彼女の空色の髪は、雨を吸って重たく垂れ下がっていました。まるで空が泣くのを堪えているかのようだと思いました。
この空が泣けないから、代わりに本物が泣いたのかもしれない。あなたはそんな風に思いました。
「私は、ポケモンが好きだよ!」
そんな彼女がぱっと笑顔になって、先程のあなたが為そうとした問い掛けの答えをくれました。
雨音に掻き消されないように、大きな声で紡がれたそれを、もうあなたは「聞き間違い」とすることなどできませんでした。
「だから私、ポケモンのことを研究する人になるの!ポケモンを本当に好きな人だけが就ける仕事よ!どう?素敵でしょう!」
髪に付いた雨粒を、クリスは頭を揺らすことでふるい落としました。
そうしてあなたの肩をやや強めに抱いて、さあ、入ろうかとあなたを促すのでした。
あなたが促されるままにカフェの中へと入れば、強く効きすぎている冷房があなたの肌を心地良い温度でさっと撫でていきました。

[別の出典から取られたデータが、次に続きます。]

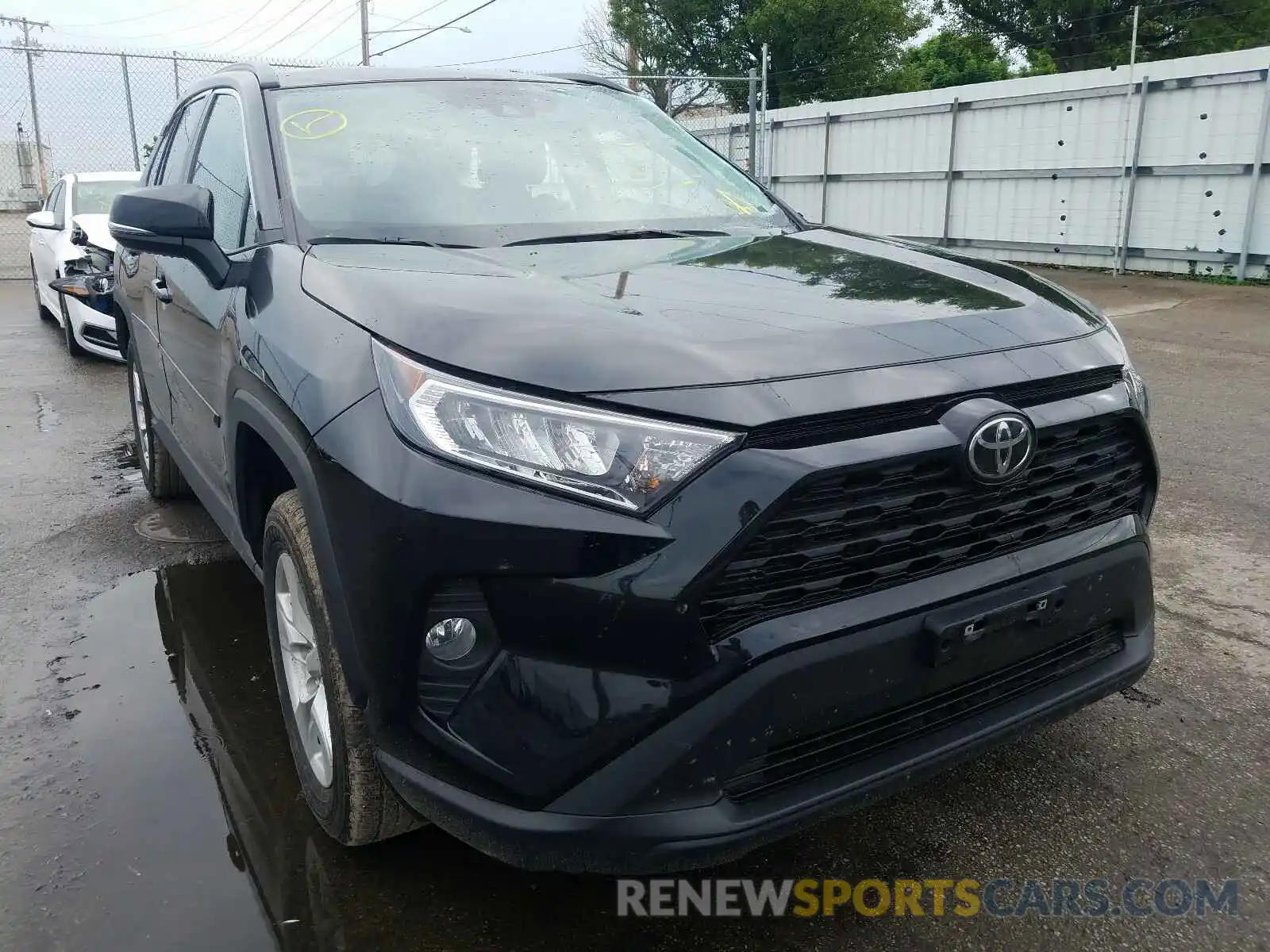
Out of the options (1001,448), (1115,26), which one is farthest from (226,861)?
(1115,26)

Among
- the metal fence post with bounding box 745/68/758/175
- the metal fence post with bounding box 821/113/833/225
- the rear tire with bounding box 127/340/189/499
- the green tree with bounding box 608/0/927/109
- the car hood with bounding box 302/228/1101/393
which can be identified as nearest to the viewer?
the car hood with bounding box 302/228/1101/393

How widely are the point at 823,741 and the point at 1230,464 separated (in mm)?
4265

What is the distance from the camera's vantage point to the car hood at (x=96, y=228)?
27.3 ft

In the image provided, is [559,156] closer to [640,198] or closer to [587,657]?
[640,198]

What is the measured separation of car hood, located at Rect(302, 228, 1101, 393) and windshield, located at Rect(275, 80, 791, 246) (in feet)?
0.68

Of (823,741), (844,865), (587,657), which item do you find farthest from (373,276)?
(844,865)

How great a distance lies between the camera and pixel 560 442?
1.75 metres

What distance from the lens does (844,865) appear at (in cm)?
231

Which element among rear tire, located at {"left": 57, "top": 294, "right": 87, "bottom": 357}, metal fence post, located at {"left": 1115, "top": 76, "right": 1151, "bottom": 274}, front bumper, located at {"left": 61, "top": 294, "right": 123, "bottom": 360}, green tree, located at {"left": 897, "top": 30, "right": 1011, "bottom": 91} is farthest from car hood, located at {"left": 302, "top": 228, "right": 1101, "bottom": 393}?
green tree, located at {"left": 897, "top": 30, "right": 1011, "bottom": 91}

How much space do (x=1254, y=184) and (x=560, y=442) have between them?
11896 mm

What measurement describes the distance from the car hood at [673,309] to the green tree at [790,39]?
29.6 metres

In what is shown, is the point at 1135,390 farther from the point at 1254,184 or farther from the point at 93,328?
the point at 1254,184

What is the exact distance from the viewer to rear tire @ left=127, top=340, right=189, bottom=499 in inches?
181

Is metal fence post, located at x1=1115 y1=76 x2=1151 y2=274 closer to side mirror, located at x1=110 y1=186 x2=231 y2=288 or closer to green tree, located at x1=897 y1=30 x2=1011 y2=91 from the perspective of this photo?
side mirror, located at x1=110 y1=186 x2=231 y2=288
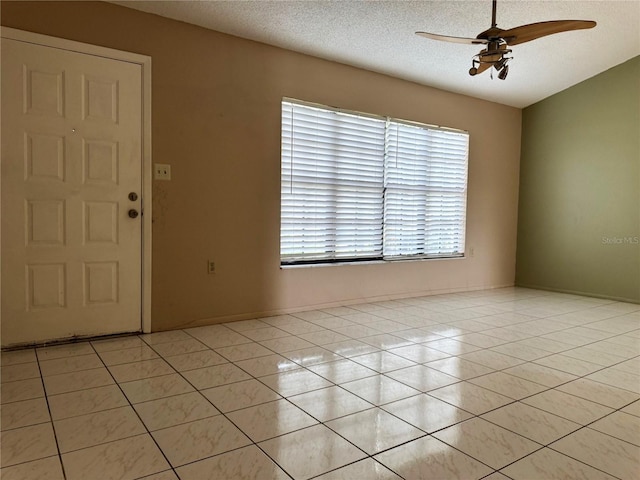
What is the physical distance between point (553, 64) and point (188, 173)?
4.27m

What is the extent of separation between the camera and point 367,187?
490 centimetres

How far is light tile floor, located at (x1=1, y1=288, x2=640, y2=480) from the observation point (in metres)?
1.75

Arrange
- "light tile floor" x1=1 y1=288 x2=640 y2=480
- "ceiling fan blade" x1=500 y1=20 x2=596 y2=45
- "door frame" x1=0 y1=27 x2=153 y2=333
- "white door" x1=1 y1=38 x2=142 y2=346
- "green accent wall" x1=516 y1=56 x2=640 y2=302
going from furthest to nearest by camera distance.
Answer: "green accent wall" x1=516 y1=56 x2=640 y2=302 → "door frame" x1=0 y1=27 x2=153 y2=333 → "white door" x1=1 y1=38 x2=142 y2=346 → "ceiling fan blade" x1=500 y1=20 x2=596 y2=45 → "light tile floor" x1=1 y1=288 x2=640 y2=480

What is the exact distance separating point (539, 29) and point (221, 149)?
2.55 metres

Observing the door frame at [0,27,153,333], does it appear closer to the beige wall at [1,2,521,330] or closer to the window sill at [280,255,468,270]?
the beige wall at [1,2,521,330]

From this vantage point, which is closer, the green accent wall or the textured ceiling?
the textured ceiling

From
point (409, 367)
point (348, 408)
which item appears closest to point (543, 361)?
point (409, 367)

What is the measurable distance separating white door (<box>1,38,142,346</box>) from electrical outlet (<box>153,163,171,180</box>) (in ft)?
0.43

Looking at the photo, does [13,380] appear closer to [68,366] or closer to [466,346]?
[68,366]

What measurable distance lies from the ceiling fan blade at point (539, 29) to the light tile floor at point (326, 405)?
2.12 metres

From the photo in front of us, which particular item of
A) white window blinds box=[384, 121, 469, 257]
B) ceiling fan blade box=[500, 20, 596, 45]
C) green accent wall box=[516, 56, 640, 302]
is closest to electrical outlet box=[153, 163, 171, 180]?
white window blinds box=[384, 121, 469, 257]

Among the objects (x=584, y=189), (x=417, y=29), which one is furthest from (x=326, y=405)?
(x=584, y=189)

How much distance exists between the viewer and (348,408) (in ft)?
7.45

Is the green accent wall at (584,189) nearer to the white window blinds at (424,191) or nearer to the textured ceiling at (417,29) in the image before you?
the textured ceiling at (417,29)
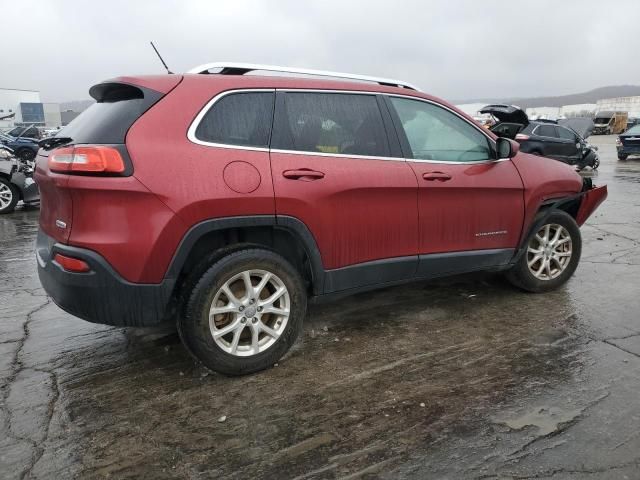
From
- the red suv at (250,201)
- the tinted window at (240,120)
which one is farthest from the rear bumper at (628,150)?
the tinted window at (240,120)

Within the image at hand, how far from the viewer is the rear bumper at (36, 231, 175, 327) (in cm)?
276

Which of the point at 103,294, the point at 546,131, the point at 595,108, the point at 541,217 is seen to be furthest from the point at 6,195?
the point at 595,108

「おかえり!もう少し遊んでくるかと思っていたんだけど、意外に早かったじゃない」
カウンターの椅子に座り、何かを書いていたお姉ちゃんが、あなたの方へヒラヒラと手を振りながらそう告げました。
あなたの後ろでクリスが「雨が降ってきたからね」と告げると、お姉ちゃんはとても驚いたような顔をして、
「え、そんな!まだ洗濯物を取り込んでいないのに!」と叫びつつ、居住スペースへと続く廊下をバタバタと掛けていきました。
クリスはそんなお姉ちゃんの姿を見送りつつ、「あらあら」と困ったように笑っていました。
その静かな笑い声に混じって、クスクスと、とても上品な声がカフェの奥のテーブルから聞こえてきたので、あなたは思わずそちらに視線を向けてしまいました。
一人の女性、一人の少年、一人の少女。その全員が美しいブロンドの髪を持っていました。
その髪を最も長く伸ばした女性が、あなたへと視線を向けてニコリと微笑みました。
あなたは自分の心臓が煩く跳ねているのを、他人事のように感じつつ、ぺこりとお辞儀をして、そちらへと歩み寄りました。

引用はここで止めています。